* Exercise:
Reproduce the passage of the Quebec polling discussion between "Le Bloc québécois" and "federally as well.", inclusive.

* Source excerpt:
---+---
Le Nouveau Parti démocratique (NPD) de Thomas Mulcair demeure deuxième. Mais un lointain deuxième, à 27 %. Mince consolation pour le NPD pour ce qui est de courtiser l'électorat francophone, il demeure pratiquement à égalité (31 %) avec le PLC (33 %).

Le Bloc québécois continue d'être une force marginale dans les deux cas. Le parti de Daniel Paillé aurait eu 17 % des intentions de vote à travers le Québec; 20 %, pour ce qui est des francophones uniquement.

 

Aristotleded24

DaveW wrote:
at the federal level, also a Liberal Party rebound, with Justin clearly in the lead across Quebec: "far behind" is NDP of Mulcair

And that is precisely why Mulcair mused about creating a Quebec section of the NPD. While it seems this provincial branch would draw significantly from all 4 parties currently represented, it's clear that the biggest losers would be the Liberals, since this gives federalist voters a left-of-centre option to support. Of course, if support for the Parti libéral du Québec were to evapourate, that would also have an impact on the federal party, and thus entrench the NPD as the dominant party federally as well.
---+---
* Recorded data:

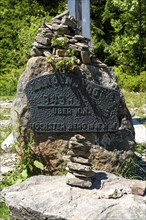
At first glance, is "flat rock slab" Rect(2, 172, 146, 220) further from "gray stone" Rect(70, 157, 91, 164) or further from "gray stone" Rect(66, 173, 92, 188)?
"gray stone" Rect(70, 157, 91, 164)

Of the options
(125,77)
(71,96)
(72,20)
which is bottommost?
(125,77)

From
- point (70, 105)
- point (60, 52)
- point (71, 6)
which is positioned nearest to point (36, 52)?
point (60, 52)

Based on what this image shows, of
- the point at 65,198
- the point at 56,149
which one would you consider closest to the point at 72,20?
the point at 56,149

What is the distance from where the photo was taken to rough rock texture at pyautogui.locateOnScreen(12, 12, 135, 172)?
4.16 m

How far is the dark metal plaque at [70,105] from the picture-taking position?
4.14m

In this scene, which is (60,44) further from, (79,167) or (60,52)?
(79,167)

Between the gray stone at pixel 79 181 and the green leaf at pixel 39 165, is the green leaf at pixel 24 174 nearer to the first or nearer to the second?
the green leaf at pixel 39 165

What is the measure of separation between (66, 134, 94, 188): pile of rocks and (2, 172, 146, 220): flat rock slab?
6cm

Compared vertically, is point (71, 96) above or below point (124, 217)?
above

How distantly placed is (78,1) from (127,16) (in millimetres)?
8668

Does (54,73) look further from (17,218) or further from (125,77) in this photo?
(125,77)

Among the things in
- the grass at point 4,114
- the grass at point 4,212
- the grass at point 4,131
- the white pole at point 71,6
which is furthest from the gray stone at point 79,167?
the grass at point 4,114

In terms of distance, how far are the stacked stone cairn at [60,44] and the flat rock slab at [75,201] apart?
1396 millimetres

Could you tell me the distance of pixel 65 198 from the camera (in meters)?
2.99
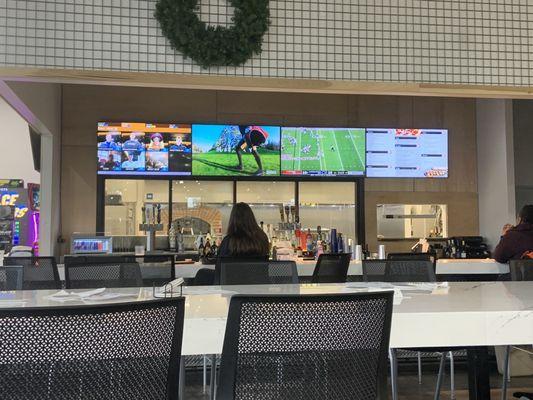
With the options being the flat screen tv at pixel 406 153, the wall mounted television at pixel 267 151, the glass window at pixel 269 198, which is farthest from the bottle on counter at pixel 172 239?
the flat screen tv at pixel 406 153

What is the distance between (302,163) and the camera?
7309mm

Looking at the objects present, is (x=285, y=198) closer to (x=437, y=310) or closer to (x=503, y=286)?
(x=503, y=286)

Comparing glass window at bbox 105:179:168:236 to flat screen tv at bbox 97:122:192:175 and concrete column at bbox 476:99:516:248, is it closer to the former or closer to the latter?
flat screen tv at bbox 97:122:192:175

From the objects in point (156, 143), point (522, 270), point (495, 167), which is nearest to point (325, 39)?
point (522, 270)

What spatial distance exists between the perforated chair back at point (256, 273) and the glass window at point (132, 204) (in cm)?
459

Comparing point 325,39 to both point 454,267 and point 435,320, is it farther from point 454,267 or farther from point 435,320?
point 454,267

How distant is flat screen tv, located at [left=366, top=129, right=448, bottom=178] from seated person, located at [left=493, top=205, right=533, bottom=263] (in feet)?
10.6

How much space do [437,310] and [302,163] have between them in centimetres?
574

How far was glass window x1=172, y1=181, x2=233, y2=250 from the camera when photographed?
7.18 meters

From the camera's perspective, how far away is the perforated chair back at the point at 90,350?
98 centimetres

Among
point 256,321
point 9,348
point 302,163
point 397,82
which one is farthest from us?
point 302,163

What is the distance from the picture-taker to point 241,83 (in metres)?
3.04

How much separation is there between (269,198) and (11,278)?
514 cm

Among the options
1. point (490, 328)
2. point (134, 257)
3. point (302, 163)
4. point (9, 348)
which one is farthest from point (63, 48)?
point (302, 163)
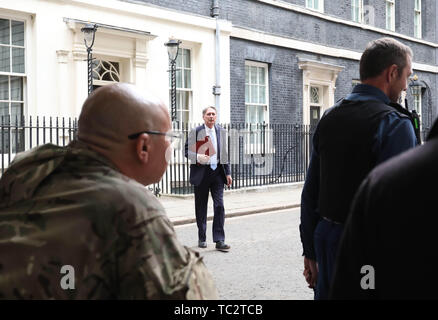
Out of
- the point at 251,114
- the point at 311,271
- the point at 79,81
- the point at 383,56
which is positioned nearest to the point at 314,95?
the point at 251,114

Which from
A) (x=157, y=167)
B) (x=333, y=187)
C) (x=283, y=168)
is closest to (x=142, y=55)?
(x=283, y=168)

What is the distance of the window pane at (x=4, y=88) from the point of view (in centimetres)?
1227

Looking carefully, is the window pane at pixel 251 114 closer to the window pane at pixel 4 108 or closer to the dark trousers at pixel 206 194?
the window pane at pixel 4 108

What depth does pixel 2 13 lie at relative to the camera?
12.1 metres

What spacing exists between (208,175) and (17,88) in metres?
6.19

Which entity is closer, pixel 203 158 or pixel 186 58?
pixel 203 158

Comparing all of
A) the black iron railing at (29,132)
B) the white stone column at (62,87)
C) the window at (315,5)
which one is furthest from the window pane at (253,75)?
the black iron railing at (29,132)

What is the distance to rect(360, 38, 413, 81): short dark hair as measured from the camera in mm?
2939

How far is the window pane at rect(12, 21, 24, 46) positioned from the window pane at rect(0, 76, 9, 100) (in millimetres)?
761

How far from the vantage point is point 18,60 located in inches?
492

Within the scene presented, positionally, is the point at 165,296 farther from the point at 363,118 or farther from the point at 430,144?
the point at 363,118

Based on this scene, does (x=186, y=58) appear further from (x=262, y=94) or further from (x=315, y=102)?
(x=315, y=102)

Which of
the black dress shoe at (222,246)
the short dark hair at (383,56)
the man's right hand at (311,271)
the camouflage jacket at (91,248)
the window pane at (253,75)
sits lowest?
the black dress shoe at (222,246)

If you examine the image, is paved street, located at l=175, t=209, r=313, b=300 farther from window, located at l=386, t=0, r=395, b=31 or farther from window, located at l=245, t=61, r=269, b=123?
window, located at l=386, t=0, r=395, b=31
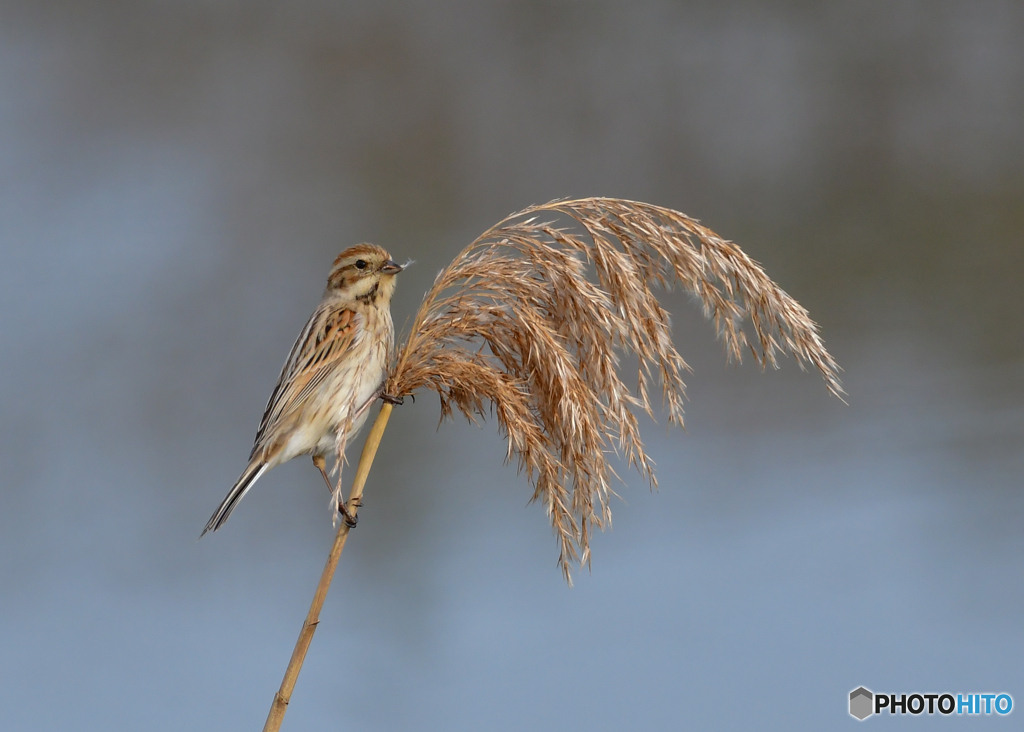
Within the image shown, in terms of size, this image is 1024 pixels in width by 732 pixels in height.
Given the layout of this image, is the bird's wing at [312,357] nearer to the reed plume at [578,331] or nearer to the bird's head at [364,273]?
the bird's head at [364,273]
---+---
* Exercise answer:
Le Bloc québécois continue d'être une force marginale dans les deux cas. Le parti de Daniel Paillé aurait eu 17 % des intentions de vote à travers le Québec; 20 %, pour ce qui est des francophones uniquement.

 

Aristotleded24

DaveW wrote:
at the federal level, also a Liberal Party rebound, with Justin clearly in the lead across Quebec: "far behind" is NDP of Mulcair

And that is precisely why Mulcair mused about creating a Quebec section of the NPD. While it seems this provincial branch would draw significantly from all 4 parties currently represented, it's clear that the biggest losers would be the Liberals, since this gives federalist voters a left-of-centre option to support. Of course, if support for the Parti libéral du Québec were to evapourate, that would also have an impact on the federal party, and thus entrench the NPD as the dominant party federally as well.